Whenever a picture appears in the data, skip it and write out all other material exactly.

Exercise material:
↓

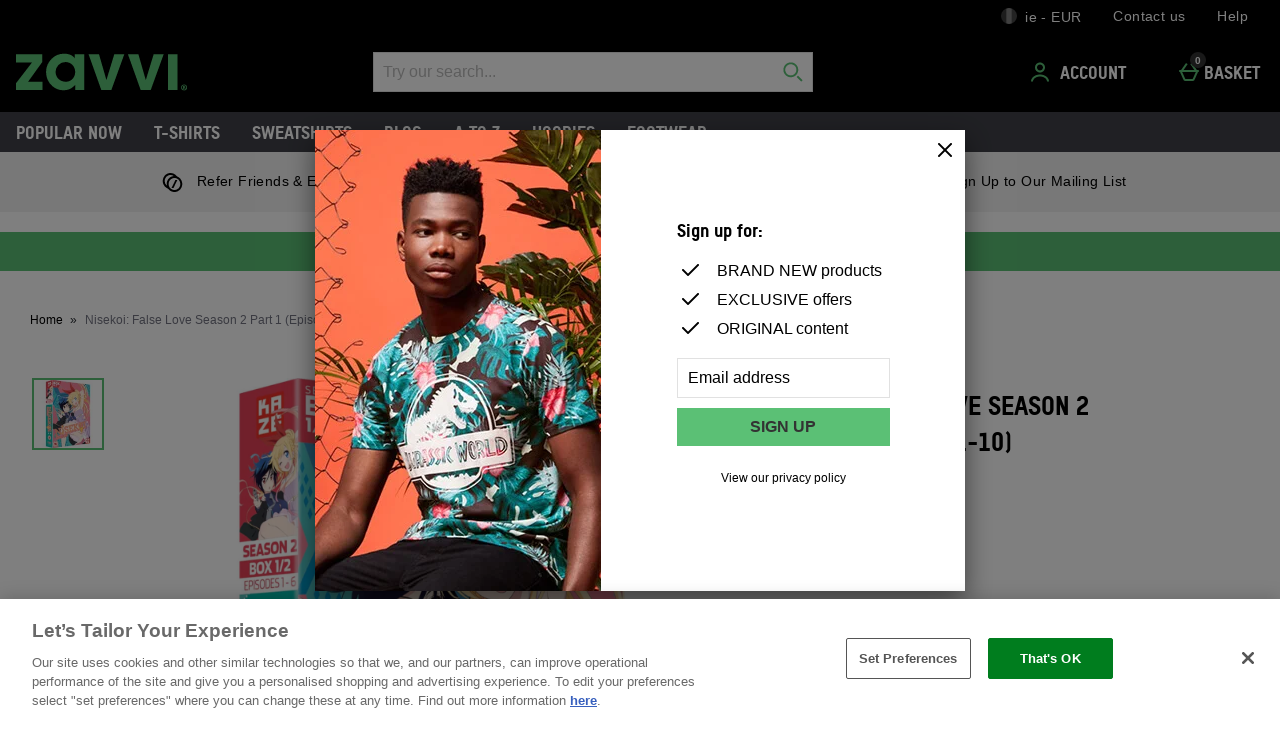

--- FILE ---
content_type: image/svg+xml
request_url: https://static.thcdn.com/www/common/images/flags/1x1/ie-32f35277aa.svg
body_size: -134
content:
<svg xmlns="http://www.w3.org/2000/svg" height="512" width="512" version="1">
  <g fill-rule="evenodd" stroke-width="1pt">
    <path fill="#fff" d="M0 0h511.994v512.002H0z"/>
    <path fill="#009A49" d="M0 0h170.667v512.002H0z"/>
    <path fill="#FF7900" d="M341.333 0H512v512.002H341.333z"/>
  </g>
</svg>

↑

Solved exercise:
--- FILE ---
content_type: image/svg+xml
request_url: https://static.thcdn.com/www/common/images/flags/1x1/ie-32f35277aa.svg
body_size: -134
content:
<svg xmlns="http://www.w3.org/2000/svg" height="512" width="512" version="1">
  <g fill-rule="evenodd" stroke-width="1pt">
    <path fill="#fff" d="M0 0h511.994v512.002H0z"/>
    <path fill="#009A49" d="M0 0h170.667v512.002H0z"/>
    <path fill="#FF7900" d="M341.333 0H512v512.002H341.333z"/>
  </g>
</svg>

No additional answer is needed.